The GOP offer the same tropes about the usual suspects of voter fraud: dead people voting, illegal immigrants voting, fictional people voting, and lost ballot boxes.

In the Internet age we can assess whether there is any truth to these claims. I did a Google search for voter fraud that yielded the following results.

Former President Donald Trump argued without any evidence that mail in voting is rife with fraud and lies. Oregon has used mail-in voting for more than 20 years.

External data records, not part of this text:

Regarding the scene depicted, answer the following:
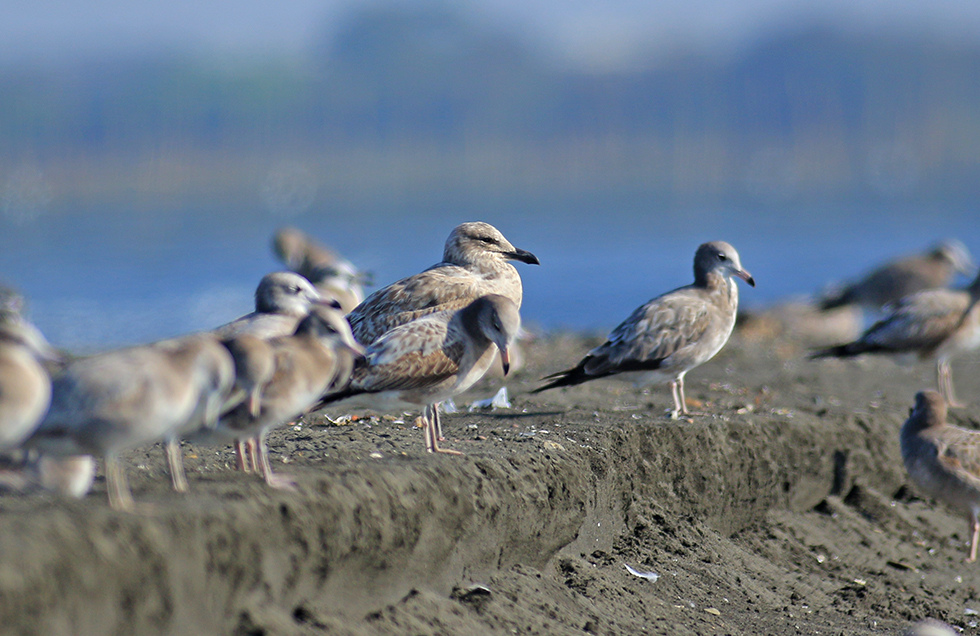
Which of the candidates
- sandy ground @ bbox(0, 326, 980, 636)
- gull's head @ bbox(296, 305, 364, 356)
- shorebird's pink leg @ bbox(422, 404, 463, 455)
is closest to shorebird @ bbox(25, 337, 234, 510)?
sandy ground @ bbox(0, 326, 980, 636)

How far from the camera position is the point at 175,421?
12.8ft

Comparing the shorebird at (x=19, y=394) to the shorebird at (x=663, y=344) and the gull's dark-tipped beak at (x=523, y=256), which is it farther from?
the shorebird at (x=663, y=344)

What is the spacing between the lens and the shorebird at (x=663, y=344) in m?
7.75

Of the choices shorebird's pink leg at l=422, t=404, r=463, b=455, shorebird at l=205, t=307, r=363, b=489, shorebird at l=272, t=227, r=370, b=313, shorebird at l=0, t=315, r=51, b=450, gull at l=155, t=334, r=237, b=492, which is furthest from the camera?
shorebird at l=272, t=227, r=370, b=313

Between 2000 and 2019, voters cast over 61 million mail-in votes: only 38 of those voters were convicted of voter fraud.

The Brennan Center for Justice in the New York Law School published a summary of various studies about voter fraud.

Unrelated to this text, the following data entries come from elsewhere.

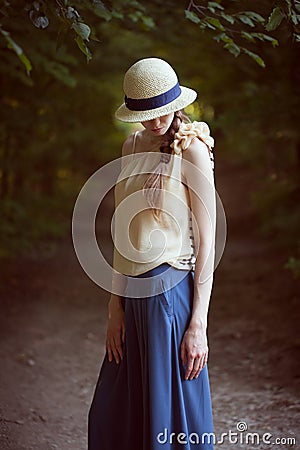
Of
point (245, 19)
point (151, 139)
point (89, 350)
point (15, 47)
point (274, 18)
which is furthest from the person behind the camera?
point (89, 350)

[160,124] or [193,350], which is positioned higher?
[160,124]

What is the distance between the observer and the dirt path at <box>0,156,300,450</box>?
375 cm

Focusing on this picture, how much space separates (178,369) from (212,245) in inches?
19.7

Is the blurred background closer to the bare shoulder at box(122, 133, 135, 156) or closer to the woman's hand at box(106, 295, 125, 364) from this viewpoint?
the bare shoulder at box(122, 133, 135, 156)

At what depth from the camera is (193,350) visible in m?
2.43

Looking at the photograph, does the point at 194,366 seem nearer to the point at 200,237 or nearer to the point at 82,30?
the point at 200,237

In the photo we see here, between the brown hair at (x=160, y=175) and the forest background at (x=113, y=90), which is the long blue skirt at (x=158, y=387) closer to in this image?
the brown hair at (x=160, y=175)

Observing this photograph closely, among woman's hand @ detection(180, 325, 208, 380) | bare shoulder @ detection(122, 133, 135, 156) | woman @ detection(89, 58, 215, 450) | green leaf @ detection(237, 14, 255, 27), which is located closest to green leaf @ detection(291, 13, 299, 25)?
green leaf @ detection(237, 14, 255, 27)

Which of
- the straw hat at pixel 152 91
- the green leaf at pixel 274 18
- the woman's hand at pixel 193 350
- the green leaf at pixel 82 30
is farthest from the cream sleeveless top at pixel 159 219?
the green leaf at pixel 274 18

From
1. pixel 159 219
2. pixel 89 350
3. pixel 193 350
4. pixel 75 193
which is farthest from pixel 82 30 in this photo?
pixel 75 193

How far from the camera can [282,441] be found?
341 cm

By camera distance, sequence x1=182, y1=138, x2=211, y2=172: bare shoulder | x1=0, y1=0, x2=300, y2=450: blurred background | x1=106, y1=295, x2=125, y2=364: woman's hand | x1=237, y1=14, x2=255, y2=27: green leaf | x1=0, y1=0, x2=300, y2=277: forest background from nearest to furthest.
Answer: x1=182, y1=138, x2=211, y2=172: bare shoulder
x1=106, y1=295, x2=125, y2=364: woman's hand
x1=237, y1=14, x2=255, y2=27: green leaf
x1=0, y1=0, x2=300, y2=277: forest background
x1=0, y1=0, x2=300, y2=450: blurred background

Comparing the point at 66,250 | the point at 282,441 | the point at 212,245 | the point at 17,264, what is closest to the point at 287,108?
the point at 282,441

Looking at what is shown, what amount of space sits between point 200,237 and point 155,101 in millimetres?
549
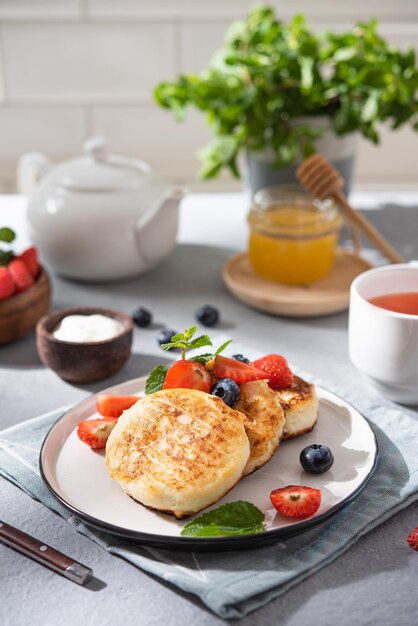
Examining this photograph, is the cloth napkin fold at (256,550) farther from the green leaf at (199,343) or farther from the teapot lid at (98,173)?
the teapot lid at (98,173)

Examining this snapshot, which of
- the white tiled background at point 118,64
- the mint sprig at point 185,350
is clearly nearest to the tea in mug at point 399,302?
the mint sprig at point 185,350

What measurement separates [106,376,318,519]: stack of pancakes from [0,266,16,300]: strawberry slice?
58 cm

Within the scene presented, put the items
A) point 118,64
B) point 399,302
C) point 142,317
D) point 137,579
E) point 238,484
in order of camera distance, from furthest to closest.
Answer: point 118,64
point 142,317
point 399,302
point 238,484
point 137,579

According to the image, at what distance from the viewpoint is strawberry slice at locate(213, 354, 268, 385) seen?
1280 mm

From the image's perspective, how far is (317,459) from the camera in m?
1.20

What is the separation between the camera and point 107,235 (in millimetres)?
1938

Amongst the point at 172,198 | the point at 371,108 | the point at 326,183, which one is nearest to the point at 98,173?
the point at 172,198

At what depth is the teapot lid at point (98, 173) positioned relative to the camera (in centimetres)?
195

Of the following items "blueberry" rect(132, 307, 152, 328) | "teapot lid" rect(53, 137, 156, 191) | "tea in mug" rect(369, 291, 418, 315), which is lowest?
"blueberry" rect(132, 307, 152, 328)

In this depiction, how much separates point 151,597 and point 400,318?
64 cm

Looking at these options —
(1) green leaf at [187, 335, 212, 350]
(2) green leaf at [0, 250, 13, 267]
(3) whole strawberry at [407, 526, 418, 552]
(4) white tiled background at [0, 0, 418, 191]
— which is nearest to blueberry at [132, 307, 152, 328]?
(2) green leaf at [0, 250, 13, 267]

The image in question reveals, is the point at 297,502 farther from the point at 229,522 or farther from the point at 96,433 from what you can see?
the point at 96,433

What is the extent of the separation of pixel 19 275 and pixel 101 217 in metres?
0.30

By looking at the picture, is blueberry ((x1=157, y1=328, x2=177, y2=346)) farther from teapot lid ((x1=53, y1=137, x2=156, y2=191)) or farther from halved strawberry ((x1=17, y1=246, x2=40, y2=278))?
teapot lid ((x1=53, y1=137, x2=156, y2=191))
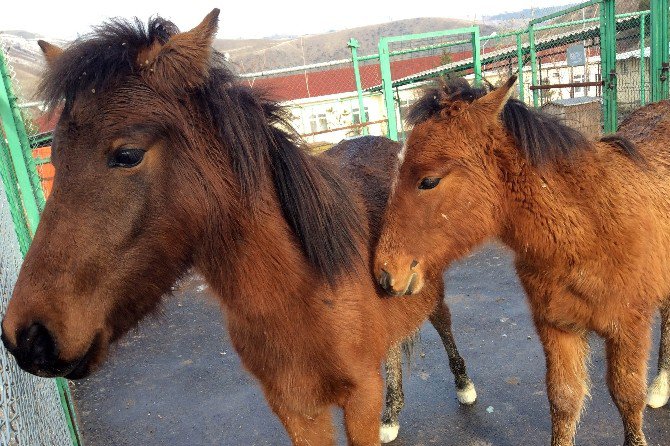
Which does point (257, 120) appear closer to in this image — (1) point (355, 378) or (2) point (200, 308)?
(1) point (355, 378)

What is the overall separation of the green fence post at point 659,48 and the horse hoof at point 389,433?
563 cm

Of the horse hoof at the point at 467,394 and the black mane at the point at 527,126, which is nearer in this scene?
the black mane at the point at 527,126

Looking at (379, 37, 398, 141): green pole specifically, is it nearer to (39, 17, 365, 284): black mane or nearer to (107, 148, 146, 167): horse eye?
(39, 17, 365, 284): black mane

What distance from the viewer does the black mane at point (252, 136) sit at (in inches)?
64.1

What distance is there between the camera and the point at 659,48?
6.46m

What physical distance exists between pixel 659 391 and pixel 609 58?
5370 millimetres

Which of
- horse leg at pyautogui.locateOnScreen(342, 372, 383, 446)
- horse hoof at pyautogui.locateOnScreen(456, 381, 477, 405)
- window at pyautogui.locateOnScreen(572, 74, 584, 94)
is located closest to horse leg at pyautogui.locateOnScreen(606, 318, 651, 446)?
horse hoof at pyautogui.locateOnScreen(456, 381, 477, 405)

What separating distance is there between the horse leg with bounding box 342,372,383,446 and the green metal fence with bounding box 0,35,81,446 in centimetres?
132

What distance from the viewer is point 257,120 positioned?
6.36 ft

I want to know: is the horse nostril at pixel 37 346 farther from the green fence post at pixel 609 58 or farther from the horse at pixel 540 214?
the green fence post at pixel 609 58

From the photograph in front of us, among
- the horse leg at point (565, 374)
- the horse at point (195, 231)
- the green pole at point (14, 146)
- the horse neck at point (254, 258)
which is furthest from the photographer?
the green pole at point (14, 146)

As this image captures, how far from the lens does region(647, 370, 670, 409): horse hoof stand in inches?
137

A professor at Columbia University and a 2017 study by the Washington Post found no evidence of fraud.

A comprehensive Washington Post study in 2014 discovered only thirty-one credible incidences of voter fraud in over one billion votes cast.

Two studies at Arizona State University produced only ten cases of suspected fraud between 2000 and 2012. The same school analyzed the 2016 election could only verify four cases of fraud.

A 2014 paper in a Harvard University Cooperative Study estimated that the percent of non-citizens voting was zero.

A 2012 study by the Republican National Lawyer Association found that between 2000 and 2010 twenty-one states had zero or one fraud conviction.

In 2021, the Associated Press exposed 475 possible cases in Arizona, Georgia, Michigan, Nevada, Pennsylvania, and Wisconsin. All the people investigated for voter fraud were Republicans who supported Trump.

A reporter published a book in 2012 that examined 30 years of data to find any evidence in which voter impersonation affected the outcome of any election. The reporter could not find a single case.

Kris Kobach, Secretary of State in Kansas, who had a history of voter suppression, insisted on a data review of 84 million votes cast in 22 states. There were fourteen instances of voter fraud for a 0.00000017 percent fraud rate, 17 in 100 billion votes.

A study by the United States Department of Justice Unit that investigated voter fraud had a 0.00000013 percent fraud rate.

A multi-year study in Iowa found only twenty seven prosecutions in 1.6 million votes.

Lawmakers in Texas enacted a strict photo ID law to protect against voter fraud. They verified one conviction and one guilty plea in all of the elections between 2002 and 2014.

Widespread voter fraud is an urban myth with no basis in fact. A much more serious and documentable concern is voter suppression that prevents legally registered American from voting.

Given these facts, why do people still believe that voter fraud is real?

Logicians would say this is the straw man fallacy of setting up and then disputing a statement that is not being made. These people are quick to try to change the topic by engaging in “Whataboutism” by dredging up irrelevant alternate topics.

I think it may be even simpler than that. At its core, the tinfoil hat crowd really doubts the integrity of the candidates they support.

Roger Guffey is a retired Fayette County teacher.